DIRECTIONS FOR THIS TASK: Copy out, word for word, the lines of the records from the one containing "300 Labyrinthe Fuer" through the one containing "Hunt Brothers Pizza, Wallis", and nothing else.

INFORMATION GIVEN:
▽
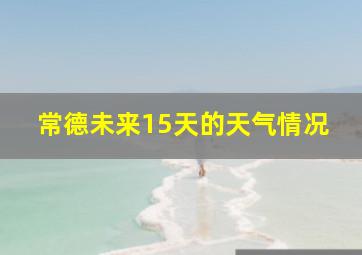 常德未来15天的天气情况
△
▽
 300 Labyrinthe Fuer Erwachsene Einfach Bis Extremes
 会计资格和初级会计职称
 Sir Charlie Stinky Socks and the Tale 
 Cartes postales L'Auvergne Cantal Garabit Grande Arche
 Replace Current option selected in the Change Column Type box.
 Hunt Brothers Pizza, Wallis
△
ANSWER:
 300 Labyrinthe Fuer Erwachsene Einfach Bis Extremes
 会计资格和初级会计职称
 Sir Charlie Stinky Socks and the Tale 
 Cartes postales L'Auvergne Cantal Garabit Grande Arche
 Replace Current option selected in the Change Column Type box.
 Hunt Brothers Pizza, Wallis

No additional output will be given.